* [Dataset content]:
------------------------------------------------------------

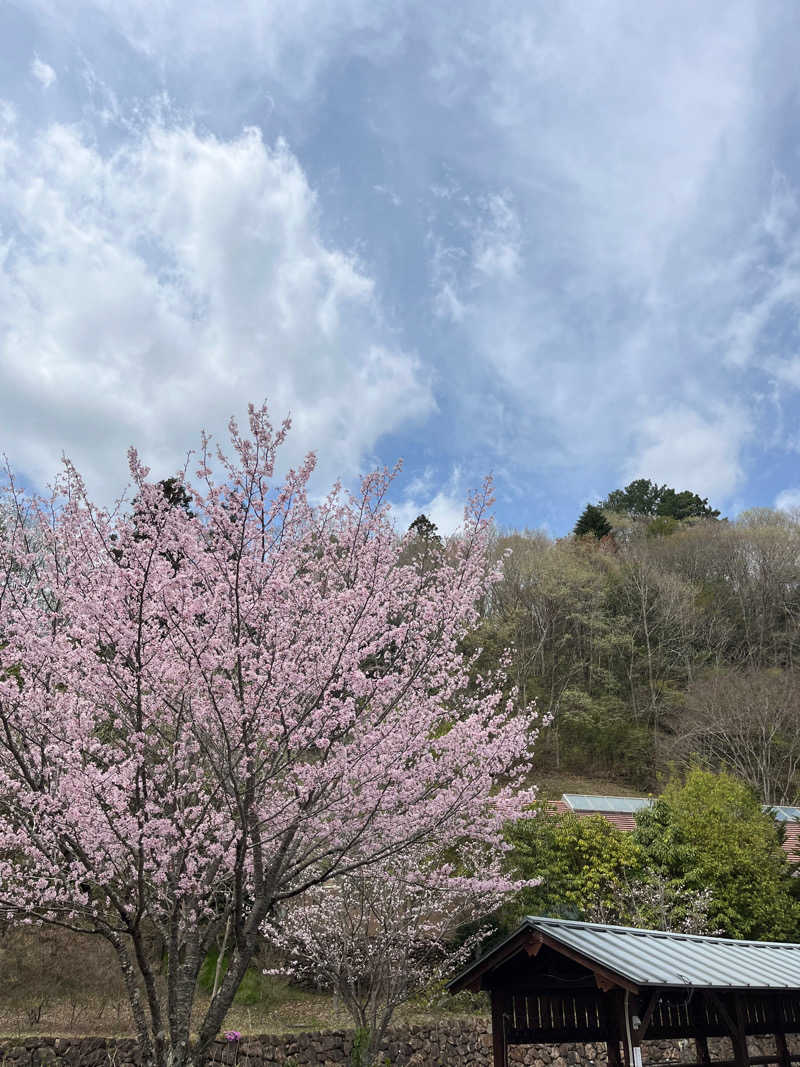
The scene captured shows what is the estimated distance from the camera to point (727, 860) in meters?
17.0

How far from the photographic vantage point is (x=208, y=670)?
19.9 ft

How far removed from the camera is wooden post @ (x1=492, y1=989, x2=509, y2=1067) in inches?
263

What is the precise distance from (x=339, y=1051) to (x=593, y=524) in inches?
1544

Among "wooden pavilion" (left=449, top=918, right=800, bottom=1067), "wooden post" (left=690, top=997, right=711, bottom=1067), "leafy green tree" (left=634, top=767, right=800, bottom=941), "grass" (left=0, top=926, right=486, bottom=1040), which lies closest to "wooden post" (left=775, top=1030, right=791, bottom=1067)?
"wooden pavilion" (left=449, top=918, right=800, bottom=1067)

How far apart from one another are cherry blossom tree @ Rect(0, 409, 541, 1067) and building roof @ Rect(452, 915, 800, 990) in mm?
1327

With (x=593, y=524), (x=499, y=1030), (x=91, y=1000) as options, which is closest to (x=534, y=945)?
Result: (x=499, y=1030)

------------------------------------------------------------

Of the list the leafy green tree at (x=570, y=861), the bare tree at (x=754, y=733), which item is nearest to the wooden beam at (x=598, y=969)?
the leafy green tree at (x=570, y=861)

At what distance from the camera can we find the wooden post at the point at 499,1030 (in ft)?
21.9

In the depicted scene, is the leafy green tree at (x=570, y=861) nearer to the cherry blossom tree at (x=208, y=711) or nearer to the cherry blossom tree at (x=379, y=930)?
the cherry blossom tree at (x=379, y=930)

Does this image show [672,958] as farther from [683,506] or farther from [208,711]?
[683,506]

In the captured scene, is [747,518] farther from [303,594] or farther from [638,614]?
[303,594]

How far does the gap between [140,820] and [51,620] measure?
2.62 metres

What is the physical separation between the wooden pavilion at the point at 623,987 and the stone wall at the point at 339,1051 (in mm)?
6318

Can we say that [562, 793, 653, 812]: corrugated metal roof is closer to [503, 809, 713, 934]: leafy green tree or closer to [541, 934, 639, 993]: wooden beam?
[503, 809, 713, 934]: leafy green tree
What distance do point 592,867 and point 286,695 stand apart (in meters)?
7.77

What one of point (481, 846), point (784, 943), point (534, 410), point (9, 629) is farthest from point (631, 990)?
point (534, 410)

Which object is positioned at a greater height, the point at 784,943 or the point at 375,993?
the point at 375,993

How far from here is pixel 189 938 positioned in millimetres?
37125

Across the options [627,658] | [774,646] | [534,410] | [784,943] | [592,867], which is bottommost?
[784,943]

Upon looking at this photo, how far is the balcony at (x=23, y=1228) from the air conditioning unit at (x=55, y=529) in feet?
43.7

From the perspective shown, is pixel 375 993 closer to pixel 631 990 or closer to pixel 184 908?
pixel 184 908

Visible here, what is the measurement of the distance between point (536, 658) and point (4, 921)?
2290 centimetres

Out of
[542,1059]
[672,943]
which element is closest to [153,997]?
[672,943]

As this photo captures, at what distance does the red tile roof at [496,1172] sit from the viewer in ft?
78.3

------------------------------------------------------------

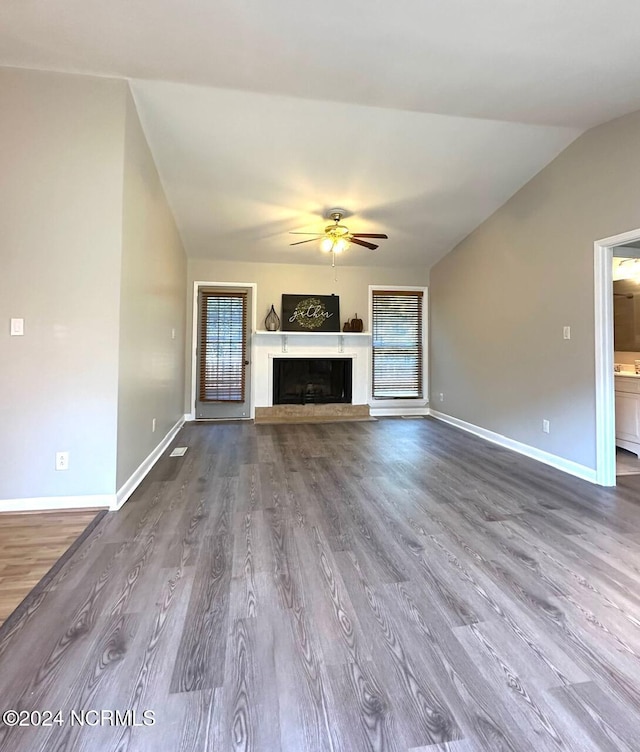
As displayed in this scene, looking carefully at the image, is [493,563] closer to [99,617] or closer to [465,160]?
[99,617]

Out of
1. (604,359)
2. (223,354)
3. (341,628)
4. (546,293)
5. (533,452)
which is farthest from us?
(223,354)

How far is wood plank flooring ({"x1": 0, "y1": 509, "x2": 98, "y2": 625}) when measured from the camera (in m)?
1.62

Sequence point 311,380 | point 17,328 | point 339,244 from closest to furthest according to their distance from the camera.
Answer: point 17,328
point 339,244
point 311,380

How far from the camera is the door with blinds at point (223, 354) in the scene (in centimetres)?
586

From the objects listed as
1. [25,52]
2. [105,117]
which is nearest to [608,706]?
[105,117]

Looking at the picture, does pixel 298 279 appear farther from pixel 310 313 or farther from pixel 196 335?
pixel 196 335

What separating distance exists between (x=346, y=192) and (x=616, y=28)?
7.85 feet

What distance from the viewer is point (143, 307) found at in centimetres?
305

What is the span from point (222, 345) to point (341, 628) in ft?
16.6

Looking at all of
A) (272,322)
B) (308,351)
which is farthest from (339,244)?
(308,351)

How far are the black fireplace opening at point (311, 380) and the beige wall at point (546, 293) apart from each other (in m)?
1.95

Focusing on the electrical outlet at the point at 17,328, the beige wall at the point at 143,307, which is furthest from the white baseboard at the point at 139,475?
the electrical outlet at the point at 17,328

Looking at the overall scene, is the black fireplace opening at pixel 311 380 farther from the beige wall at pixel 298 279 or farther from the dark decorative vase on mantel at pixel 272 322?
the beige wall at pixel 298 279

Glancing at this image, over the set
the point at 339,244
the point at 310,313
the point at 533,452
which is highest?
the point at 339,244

------------------------------------------------------------

* [To do]:
Which lines of the data above contain the word "fireplace"? Copy out each of them.

* [The solution]:
How far are the black fireplace opening at point (311, 380) and the beige wall at point (546, 293) apart from each other (in m)?
Looking at the overall scene, is the black fireplace opening at pixel 311 380 farther from the beige wall at pixel 298 279 or farther from the dark decorative vase on mantel at pixel 272 322?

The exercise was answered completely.